## What this task involves
Pick up the post on Cloudflare Magic Transit's network functions right after its last sentence and carry it further.

## Document extract

____

Post Syndicated from Nick Wondra original https://blog.cloudflare.com/magic-transit-network-functions/
Today we announced Cloudflare Magic Transit, which makes Cloudflare’s network available to any IP traffic on the Internet. Up until now, Cloudflare has primarily operated proxy services: our servers terminate HTTP, TCP, and UDP sessions with Internet users and pass that data through new sessions they create with origin servers. With Magic Transit, we are now also operating at the IP layer: in addition to terminating sessions, our servers are applying a suite of network functions (DoS mitigation, firewalling, routing, and so on) on a packet-by-packet basis.

____

## Recorded information
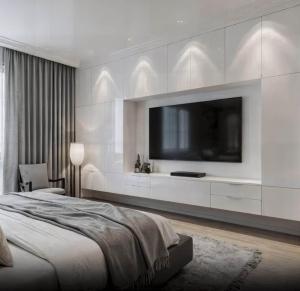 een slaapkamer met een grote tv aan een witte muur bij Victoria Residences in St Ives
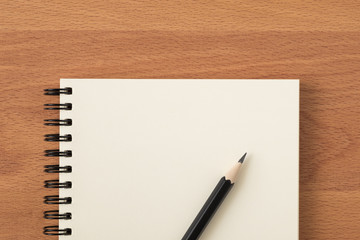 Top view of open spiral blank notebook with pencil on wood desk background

____

## Reply
Over the past nine years, we’ve built a robust, scalable global network that currently spans 193 cities in over 90 countries and is ever growing. All Cloudflare customers benefit from this scale thanks to two important techniques. The first is anycast networking. Cloudflare was an early adopter of anycast, using this routing technique to distribute Internet traffic across our data centers. It means that any data center can handle any customer’s traffic, and we can spin up new data centers without needing to acquire and provision new IP addresses. The second technique is homogeneous server architecture. Every server in each of our edge data centers is capable of running every task. We build our servers on commodity hardware, making it easy to quickly increase our processing capacity by adding new servers to existing data centers. Having no specialty hardware to depend on has also led us to develop an expertise in pushing the limits of what’s possible in networking using modern Linux kernel techniques.
Magic Transit is built on the same network using the same techniques, meaning our customers can now run their network functions at Cloudflare scale. Our fast, secure, reliable global edge becomes our customers’ edge. To explore how this works, let’s follow the journey of a packet from a user on the Internet to a Magic Transit customer’s network.
Putting our DoS mitigation to work… for you!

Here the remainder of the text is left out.